> _Exercices à résoudre_:
1 - Résumez en deux phrases l'extrait de l'arrêt rendu dans l'affaire C‑209/14.
2 - Poursuivez l'extrait de l'arrêt rendu dans l'affaire C‑209/14 à la suite de son dernier paragraphe.

**** Extrait ****

Dans l’affaire C‑209/14,
ayant pour objet une demande de décision préjudicielle au titre de l’article 267 TFUE, introduite par le Vrhovno sodišče (Slovénie), par décision du 16 avril 2014, parvenue à la Cour le 25 avril 2014, dans la procédure
NLB Leasing d.o.o.
contre
Republika Slovenija,
LA COUR (deuxième chambre),
composée de Mme R. Silva de Lapuerta, président de chambre, MM. J.‑C. Bonichot (rapporteur), A. Arabadjiev, J. L. da Cruz Vilaça et C. Lycourgos, juges,
avocat général: M. N. Jääskinen,
greffier: M. M. Aleksejev, administrateur,
vu la procédure écrite,
considérant les observations présentées:
— pour NLB Leasing d.o.o., par M. J. Podlipnik, conseiller fiscal,
— pour le gouvernement slovène, par Mme T. Mihelič Žitko, en qualité d’agent,
— pour la Commission européenne, par Mmes C. Soulay et L. Lozano Palacios, ainsi que par M. M. Žebre, en qualité d’agents,
vu la décision prise, l’avocat général entendu, de juger l’affaire sans conclusions,
rend le présent
Arrêt
1 La demande de décision préjudicielle porte sur l’interprétation des articles 2, paragraphe 1, 14, 24, paragraphe 1, et 90, paragraphe 1, de la directive 2006/112/CE du Conseil, du 28 novembre 2006, relative au système commun de taxe sur la valeur ajoutée (JO L 347, p. 1, ci‑après la «directive TVA»).
2 Cette demande a été présentée dans le cadre d’un litige opposant NLB Leasing d.o.o. (ci-après «NLB») à la Republika Slovenija, représentée par le Ministrstvo za finance (ministère des Finances) au sujet du refus de ce dernier de lui accorder une régularisation du montant de la taxe sur la valeur ajoutée (ci-après la «TVA») acquittée à la suite de la conclusion de deux contrats de crédit‑bail.

**** Données fournies ****

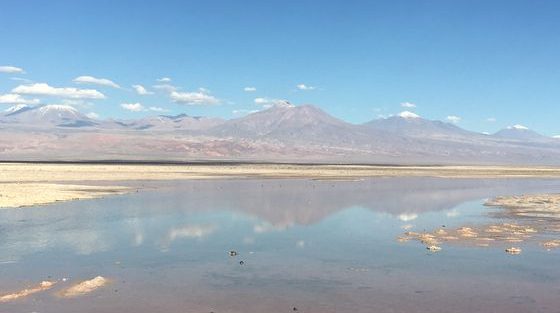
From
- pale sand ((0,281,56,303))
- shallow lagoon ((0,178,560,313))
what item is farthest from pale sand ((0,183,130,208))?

****

> _Corrigé de l'exercice_:
1 - Dans l'affaire C‑209/14, le Vrhovno sodišče (Slovénie) a saisi la Cour d'une demande de décision préjudicielle portant sur l'interprétation des articles 2, paragraphe 1, 14, 24, paragraphe 1, et 90, paragraphe 1, de la directive TVA. Cette demande s'inscrit dans un litige opposant NLB Leasing d.o.o. à la Republika Slovenija, le ministère des Finances ayant refusé de lui accorder une régularisation du montant de la TVA acquittée après la conclusion de deux contrats de crédit‑bail.

2 -
Le cadre juridique
Le droit de l’Union
3 Aux termes de l’article 2, paragraphe 1, de la directive TVA:
«Sont soumises à la TVA les opérations suivantes:
a) les livraisons de biens effectuées à titre onéreux sur le territoire d’un État membre par un assujetti agissant en tant que tel;
[...]
c) les prestations de services, effectuées à titre onéreux sur le territoire d’un État membre par un assujetti agissant en tant que tel;
[...]»
4 L’article 14 de la directive TVA dispose:
«1. Est considéré comme ‘livraison de biens’, le transfert du pouvoir de disposer d’un bien corporel comme un propriétaire.
2. Outre l’opération visée au paragraphe 1, sont considérées comme livraison de biens les opérations suivantes:
[...]
b) la remise matérielle d’un bien en vertu d’un contrat qui prévoit la location d’un bien pendant une certaine période ou la vente à tempérament d’un bien, assorties de la clause que la propriété est normalement acquise au plus tard lors du paiement de la dernière échéance;
[...]»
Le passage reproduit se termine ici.